• [PROVIDED PASSAGE]

○ ○ ○ ○ ○

E. O. Plauen (often stylized as e.o.plauen) was the pseudonym of Erich Ohser (18 March 1903 – 5 April 1944) (some sources give his birth year as 1909), a German cartoonist best known for his strip Vater und Sohn ("Father and Son").

Life and work
Ohser was born in Untergettengrün, nowadays an outlying centre of Adorf, in the Vogtland. When he was four years old, his family moved to Plauen (hence his choice of pseudonym). He completed his studies at the Akademie für Graphische Künste und Buchgewerbe in Leipzig in 1928, and began work at the Sächsische Sozialdemokratische Presse. In his work for such democratic magazines as Vorwärts, satirical representations of Joseph Goebbels and Adolf Hitler earned him the enmity of the Nazis, and he was prohibited from practicing his trade (Berufsverbot). He continued to work under pseudonyms, and from 1940, began again to produce cartoons on political themes. He was arrested on charges of expressing anti-Nazi opinions (reichsfeindliche Äußerungen).

On 5 April 1944, the day before his trial, Ohser committed suicide in his cell.

E.O.Plauen also did the black and white illustrations in the satirical poetry books 'Herz auf Taille' and 'Ein Mann gibt Auskunft' by Erich Kaestner (Atrium Verlag Zuerich).

Vater und Sohn

Vater und Sohn was a generally wordless feature consisting typically of five or six panels, in which a stout, bald man with a moustache and his young son Eric get into and out of various predicaments regarding day-to-day events. The strip featured slapstick humour most of all (spankings are frequent) but emphasizes the tender and conspiratorial relationship between the two. The strip appeared from 1934 to 1937 in the Berliner Illustrirte Zeitung, for a total of 157 episodes.

○ ○ ○ ○ ○

• [THE TASKS]
A) From the E. O. Plauen article, reproduce the passage from "E.O.Plauen also did" up to and including "of 157 episodes.".
B) According to the E. O. Plauen article, in which publication did Vater und Sohn appear from 1934 to 1937?
C) Indicate whether each statement agrees with the E. O. Plauen article, answering yes or no and quoting the words of the article that decide it: (i) Ohser's family moved to Plauen when he was four years old. (ii) Vater und Sohn ran for a total of 200 episodes. (iii) Ohser completed his studies in Leipzig in 1928.

○ ○ ○ ○ ○

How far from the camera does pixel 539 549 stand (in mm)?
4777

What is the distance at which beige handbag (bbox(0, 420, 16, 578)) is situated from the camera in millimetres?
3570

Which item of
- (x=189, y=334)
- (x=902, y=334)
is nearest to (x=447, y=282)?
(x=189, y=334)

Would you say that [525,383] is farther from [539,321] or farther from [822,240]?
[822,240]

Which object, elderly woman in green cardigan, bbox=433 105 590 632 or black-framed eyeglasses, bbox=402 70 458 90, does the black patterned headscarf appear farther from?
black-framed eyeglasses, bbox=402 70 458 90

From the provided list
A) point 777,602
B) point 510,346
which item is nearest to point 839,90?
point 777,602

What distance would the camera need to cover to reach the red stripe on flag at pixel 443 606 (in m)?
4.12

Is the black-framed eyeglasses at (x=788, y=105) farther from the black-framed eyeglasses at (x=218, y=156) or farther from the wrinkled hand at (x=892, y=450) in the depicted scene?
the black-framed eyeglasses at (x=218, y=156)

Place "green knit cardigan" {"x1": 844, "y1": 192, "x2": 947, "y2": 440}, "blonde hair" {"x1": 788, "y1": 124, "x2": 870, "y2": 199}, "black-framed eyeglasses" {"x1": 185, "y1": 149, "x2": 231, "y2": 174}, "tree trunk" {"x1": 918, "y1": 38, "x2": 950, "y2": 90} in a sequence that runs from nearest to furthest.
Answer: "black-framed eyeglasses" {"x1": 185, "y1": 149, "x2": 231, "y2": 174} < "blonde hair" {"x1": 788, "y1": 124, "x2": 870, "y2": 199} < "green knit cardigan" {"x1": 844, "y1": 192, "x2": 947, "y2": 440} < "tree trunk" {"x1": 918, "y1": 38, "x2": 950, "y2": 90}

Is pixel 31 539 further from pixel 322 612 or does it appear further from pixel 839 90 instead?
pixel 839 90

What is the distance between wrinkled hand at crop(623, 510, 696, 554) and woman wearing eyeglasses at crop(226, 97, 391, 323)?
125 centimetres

○ ○ ○ ○ ○

• [WORKED ANSWERS]
A)
E.O.Plauen also did the black and white illustrations in the satirical poetry books 'Herz auf Taille' and 'Ein Mann gibt Auskunft' by Erich Kaestner (Atrium Verlag Zuerich).

Vater und Sohn

Vater und Sohn was a generally wordless feature consisting typically of five or six panels, in which a stout, bald man with a moustache and his young son Eric get into and out of various predicaments regarding day-to-day events. The strip featured slapstick humour most of all (spankings are frequent) but emphasizes the tender and conspiratorial relationship between the two. The strip appeared from 1934 to 1937 in the Berliner Illustrirte Zeitung, for a total of 157 episodes.

B) The Berliner Illustrirte Zeitung.

C)
(i) Yes: "When he was four years old, his family moved to Plauen"
(ii) No: "for a total of 157 episodes"
(iii) Yes: "He completed his studies at the Akademie für Graphische Künste und Buchgewerbe in Leipzig in 1928"